Quero agradecer o convite formulado pela Ana Zorrinho para estar ao seu lado nesta iniciativa de partilhar palavras poéticas.

Quero congratular a Liliana Rodrigues e os elementos da sua equipa por nos proporcionarem este momento e este espaço maravilhoso. É tão bom falar de poesia num ambiente de fotografias de mulheres com livros.

É um prazer enorme assinalar o Dia Internacional da Mulher partilhando convosco as palavras escritas e ditas pela Ana Zorrinho.

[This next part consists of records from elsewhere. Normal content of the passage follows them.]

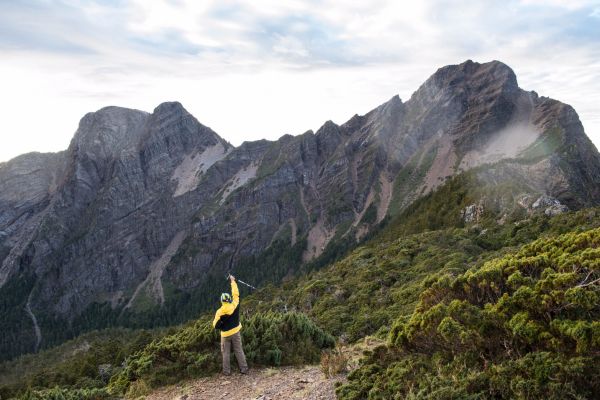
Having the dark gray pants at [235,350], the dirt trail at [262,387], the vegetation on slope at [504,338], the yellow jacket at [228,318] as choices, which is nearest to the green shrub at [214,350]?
the dirt trail at [262,387]

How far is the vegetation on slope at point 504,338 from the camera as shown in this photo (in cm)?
Answer: 929

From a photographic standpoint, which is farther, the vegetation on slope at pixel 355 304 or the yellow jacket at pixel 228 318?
the vegetation on slope at pixel 355 304

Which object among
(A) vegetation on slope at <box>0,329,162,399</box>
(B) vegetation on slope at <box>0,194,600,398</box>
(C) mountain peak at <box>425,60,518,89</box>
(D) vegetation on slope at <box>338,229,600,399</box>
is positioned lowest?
(A) vegetation on slope at <box>0,329,162,399</box>

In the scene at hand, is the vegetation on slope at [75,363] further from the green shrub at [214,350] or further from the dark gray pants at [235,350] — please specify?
the dark gray pants at [235,350]

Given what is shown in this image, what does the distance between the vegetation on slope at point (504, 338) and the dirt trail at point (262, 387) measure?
4.44ft

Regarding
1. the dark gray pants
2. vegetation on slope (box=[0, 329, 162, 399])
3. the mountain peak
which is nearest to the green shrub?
the dark gray pants

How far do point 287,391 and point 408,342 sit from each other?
4.17 m

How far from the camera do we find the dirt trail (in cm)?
1359

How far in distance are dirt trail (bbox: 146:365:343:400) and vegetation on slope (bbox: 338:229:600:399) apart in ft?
4.44

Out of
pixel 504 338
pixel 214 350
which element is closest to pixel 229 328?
pixel 214 350

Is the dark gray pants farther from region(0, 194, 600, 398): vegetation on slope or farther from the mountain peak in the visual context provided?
the mountain peak

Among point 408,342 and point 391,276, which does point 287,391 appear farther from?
point 391,276

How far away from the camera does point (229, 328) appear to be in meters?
16.2

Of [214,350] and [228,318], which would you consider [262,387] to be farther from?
[214,350]
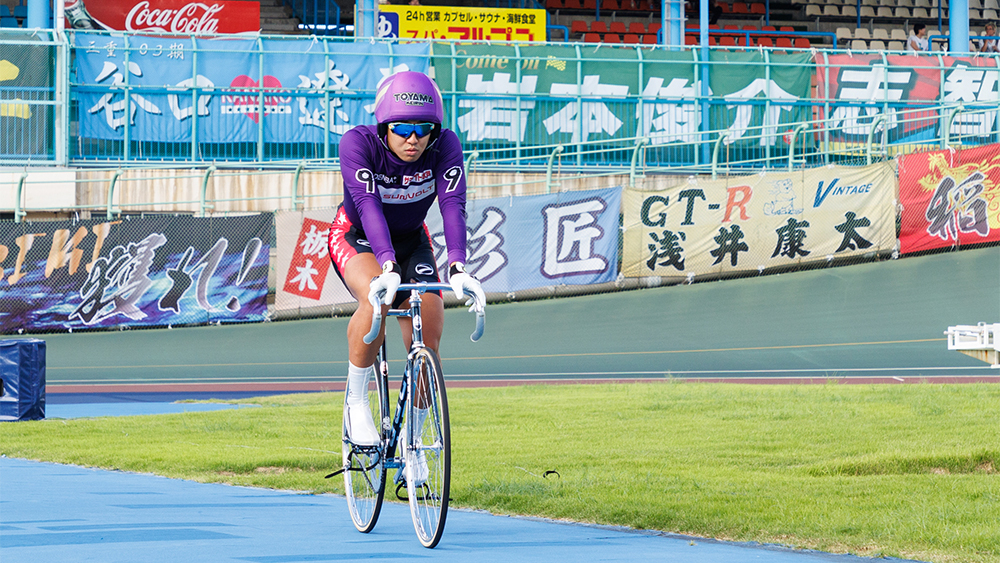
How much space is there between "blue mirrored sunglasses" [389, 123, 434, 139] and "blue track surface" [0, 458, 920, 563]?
1.74m

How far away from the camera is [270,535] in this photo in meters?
5.07

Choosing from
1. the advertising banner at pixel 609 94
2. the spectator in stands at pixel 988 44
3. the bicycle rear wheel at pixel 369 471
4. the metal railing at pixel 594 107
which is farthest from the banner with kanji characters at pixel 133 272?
the spectator in stands at pixel 988 44

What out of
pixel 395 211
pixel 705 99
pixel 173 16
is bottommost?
pixel 395 211

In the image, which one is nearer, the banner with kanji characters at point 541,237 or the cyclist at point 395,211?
the cyclist at point 395,211

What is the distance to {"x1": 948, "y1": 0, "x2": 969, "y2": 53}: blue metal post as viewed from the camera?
96.4 ft

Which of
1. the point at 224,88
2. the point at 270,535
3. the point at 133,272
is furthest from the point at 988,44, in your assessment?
the point at 270,535

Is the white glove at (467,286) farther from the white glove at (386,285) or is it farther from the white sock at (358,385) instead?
the white sock at (358,385)

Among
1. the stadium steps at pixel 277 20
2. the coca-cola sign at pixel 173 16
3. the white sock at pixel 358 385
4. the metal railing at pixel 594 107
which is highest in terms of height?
the stadium steps at pixel 277 20

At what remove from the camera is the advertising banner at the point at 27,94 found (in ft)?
76.7

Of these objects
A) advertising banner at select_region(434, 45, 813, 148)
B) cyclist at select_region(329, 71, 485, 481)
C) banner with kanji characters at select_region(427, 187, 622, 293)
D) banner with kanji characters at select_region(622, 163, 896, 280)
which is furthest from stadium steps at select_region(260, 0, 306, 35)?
cyclist at select_region(329, 71, 485, 481)

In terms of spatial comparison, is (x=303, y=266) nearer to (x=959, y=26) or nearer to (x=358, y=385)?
(x=358, y=385)

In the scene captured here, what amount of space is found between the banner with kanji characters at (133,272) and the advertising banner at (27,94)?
3342mm

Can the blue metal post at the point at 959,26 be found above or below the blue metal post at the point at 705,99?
above

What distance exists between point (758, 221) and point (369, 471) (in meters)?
16.9
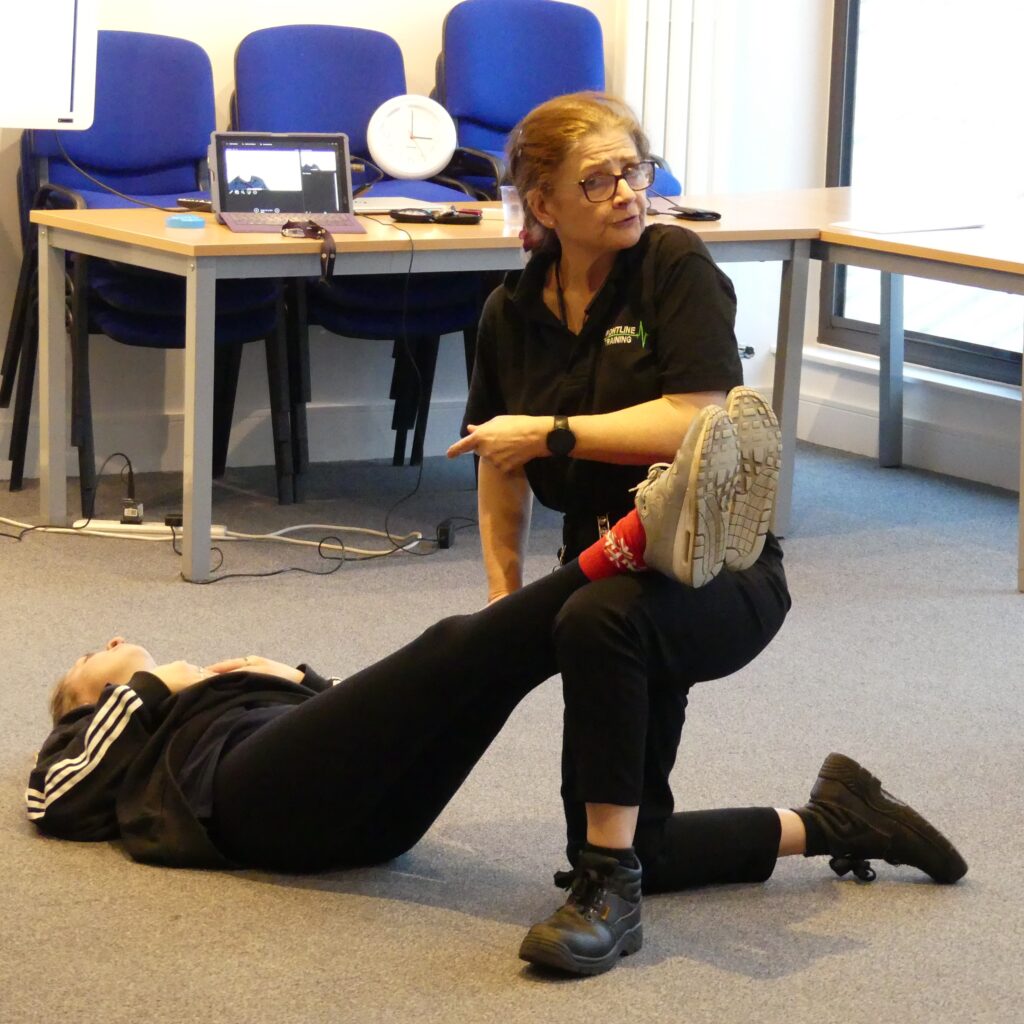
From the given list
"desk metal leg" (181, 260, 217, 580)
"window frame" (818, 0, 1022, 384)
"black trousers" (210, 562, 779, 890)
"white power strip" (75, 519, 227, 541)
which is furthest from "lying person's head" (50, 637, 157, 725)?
"window frame" (818, 0, 1022, 384)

Ela sabe que é verdade.


Este dia, 8 de março  de 2024, é duplamente importante porque celebramos os 50 anos do dia “em que emergimos da noite e do silêncio” como o imortalizou Sophia de Mello Breyner no seu poema 25 de Abril 

      Esta é a madrugada que eu esperava
     O dia inicial inteiro e limpo
     Onde emergimos da noite e do silêncio
     E livres habitamos a substância do tempo


e porque estamos a dois dias de exercer um acto cívico e democrático (direito conquistado pelas mulheres).

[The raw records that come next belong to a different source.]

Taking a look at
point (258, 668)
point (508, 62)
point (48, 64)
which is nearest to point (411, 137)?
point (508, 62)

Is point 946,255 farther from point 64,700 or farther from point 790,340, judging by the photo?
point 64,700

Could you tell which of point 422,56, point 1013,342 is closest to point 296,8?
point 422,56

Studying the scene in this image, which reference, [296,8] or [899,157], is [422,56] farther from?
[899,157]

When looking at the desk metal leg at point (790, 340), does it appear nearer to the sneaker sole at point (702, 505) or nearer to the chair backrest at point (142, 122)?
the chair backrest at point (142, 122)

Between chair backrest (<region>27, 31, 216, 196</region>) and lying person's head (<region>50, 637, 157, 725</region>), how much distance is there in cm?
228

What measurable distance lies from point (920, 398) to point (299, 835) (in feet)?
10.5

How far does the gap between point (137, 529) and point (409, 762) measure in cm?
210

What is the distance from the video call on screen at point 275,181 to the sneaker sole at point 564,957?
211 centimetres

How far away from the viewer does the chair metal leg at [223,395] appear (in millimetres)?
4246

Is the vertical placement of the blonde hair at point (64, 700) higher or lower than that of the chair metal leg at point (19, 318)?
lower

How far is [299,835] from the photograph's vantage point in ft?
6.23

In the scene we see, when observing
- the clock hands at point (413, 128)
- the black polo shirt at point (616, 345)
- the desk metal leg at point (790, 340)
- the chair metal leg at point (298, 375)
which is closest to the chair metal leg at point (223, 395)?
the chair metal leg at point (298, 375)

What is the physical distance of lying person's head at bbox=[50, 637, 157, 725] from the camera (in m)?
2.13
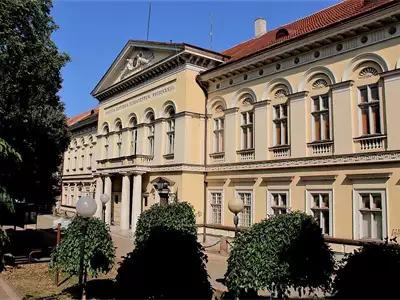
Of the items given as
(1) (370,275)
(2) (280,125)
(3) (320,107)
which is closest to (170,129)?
(2) (280,125)

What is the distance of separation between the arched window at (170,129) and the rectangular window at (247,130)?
475 cm

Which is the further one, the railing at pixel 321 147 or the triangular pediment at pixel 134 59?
the triangular pediment at pixel 134 59

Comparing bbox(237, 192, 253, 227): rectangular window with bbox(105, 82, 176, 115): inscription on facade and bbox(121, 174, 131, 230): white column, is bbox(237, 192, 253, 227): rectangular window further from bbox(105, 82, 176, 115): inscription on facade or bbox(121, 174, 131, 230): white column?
bbox(121, 174, 131, 230): white column

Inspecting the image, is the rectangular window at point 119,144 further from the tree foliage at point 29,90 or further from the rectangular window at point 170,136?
the tree foliage at point 29,90

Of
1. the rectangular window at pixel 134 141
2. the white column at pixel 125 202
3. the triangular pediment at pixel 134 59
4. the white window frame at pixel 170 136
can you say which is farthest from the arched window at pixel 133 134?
the white window frame at pixel 170 136

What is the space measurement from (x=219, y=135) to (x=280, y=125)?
Answer: 4360 mm

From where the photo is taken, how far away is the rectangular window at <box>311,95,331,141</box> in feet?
49.7

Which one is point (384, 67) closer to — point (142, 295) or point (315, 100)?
point (315, 100)

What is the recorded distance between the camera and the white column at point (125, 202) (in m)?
23.8

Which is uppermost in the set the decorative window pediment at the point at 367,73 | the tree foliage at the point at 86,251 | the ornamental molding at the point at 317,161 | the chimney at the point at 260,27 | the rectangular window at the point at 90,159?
the chimney at the point at 260,27

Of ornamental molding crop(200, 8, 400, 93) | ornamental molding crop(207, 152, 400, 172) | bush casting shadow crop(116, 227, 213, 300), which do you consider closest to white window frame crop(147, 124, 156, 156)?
ornamental molding crop(200, 8, 400, 93)

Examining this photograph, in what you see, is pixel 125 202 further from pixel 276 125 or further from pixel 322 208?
pixel 322 208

 Acabámos de ouvir publicamente uma jovem, a Catarina, a tocar violino e uma mulher a ler a poesia que escreveu. 
Em 1943, no boletim mensal da Mocidade Portuguesa Feminina, publicava-se o seguinte texto (apud A Boneca Despida, Paulo M. Morais)

"Queridas raparigas! Sede boas, sensatas, alegres, dedicadas, esquecidas de vós mesmas e sereis mulheres superiores, sem pretender rivalizar em tolas superioridades com os homens, o que nada vos engrandece, antes diminui! Cada um deve ocupar o seu lugar - aquele que a Providência lhe marcou. E o vosso, como rainhas do lar, é o mais belo."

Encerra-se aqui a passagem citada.